◆ Exercise description
For the entries that follow, retype exactly the lines from the one containing "How Do I: Embed" to the one containing "Overall Means at Belt Battery Layer Barn", inclusive, and only those. Images stay out of the copy.

◆ Information supplied

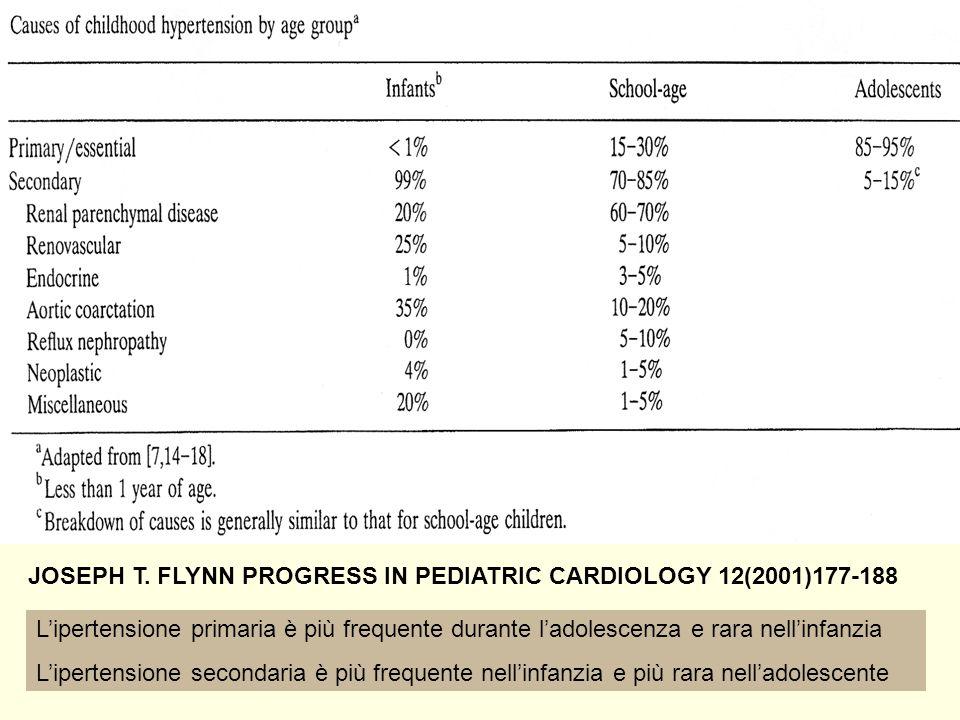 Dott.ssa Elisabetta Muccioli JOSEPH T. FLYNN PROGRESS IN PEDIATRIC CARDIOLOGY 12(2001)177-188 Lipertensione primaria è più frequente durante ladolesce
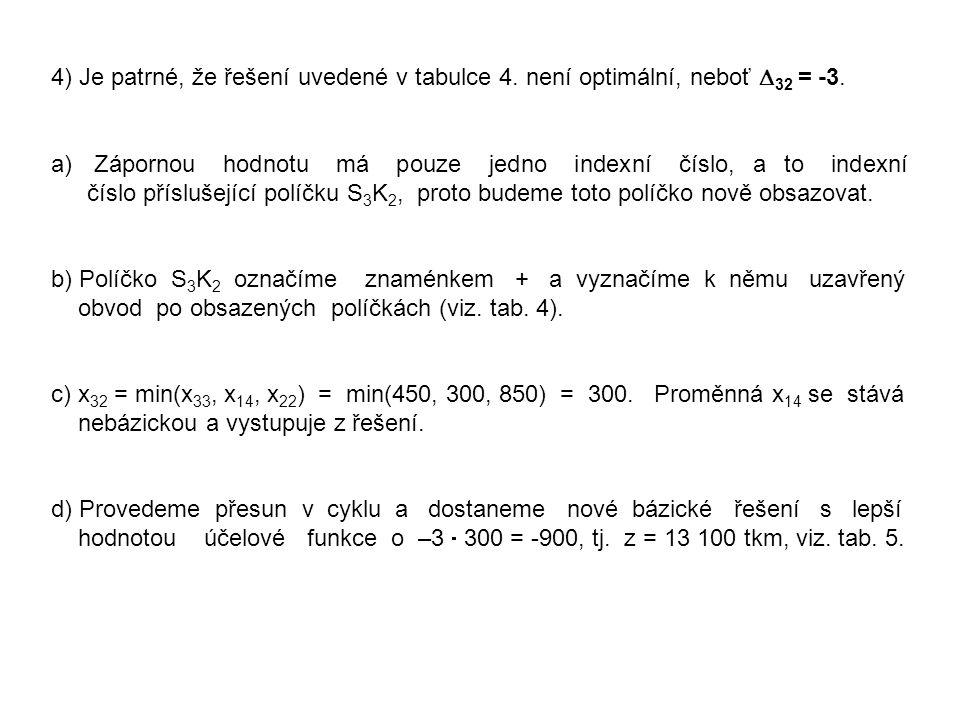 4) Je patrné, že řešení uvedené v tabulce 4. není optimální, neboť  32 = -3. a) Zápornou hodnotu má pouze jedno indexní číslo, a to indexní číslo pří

---

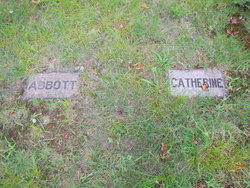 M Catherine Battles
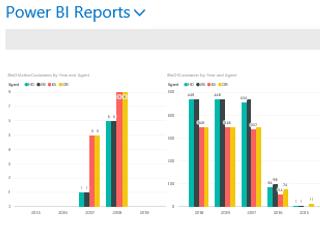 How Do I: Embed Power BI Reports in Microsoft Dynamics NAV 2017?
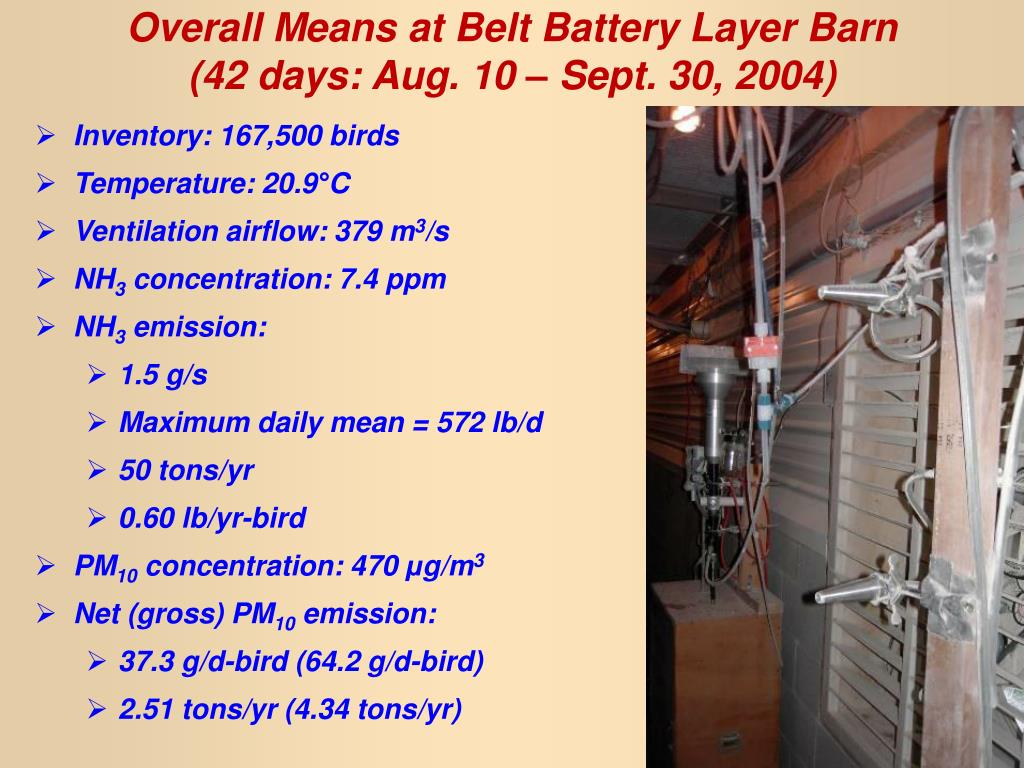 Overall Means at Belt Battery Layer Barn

◆ Your response
 How Do I: Embed Power BI Reports in Microsoft Dynamics NAV 2017?
 Overall Means at Belt Battery Layer Barn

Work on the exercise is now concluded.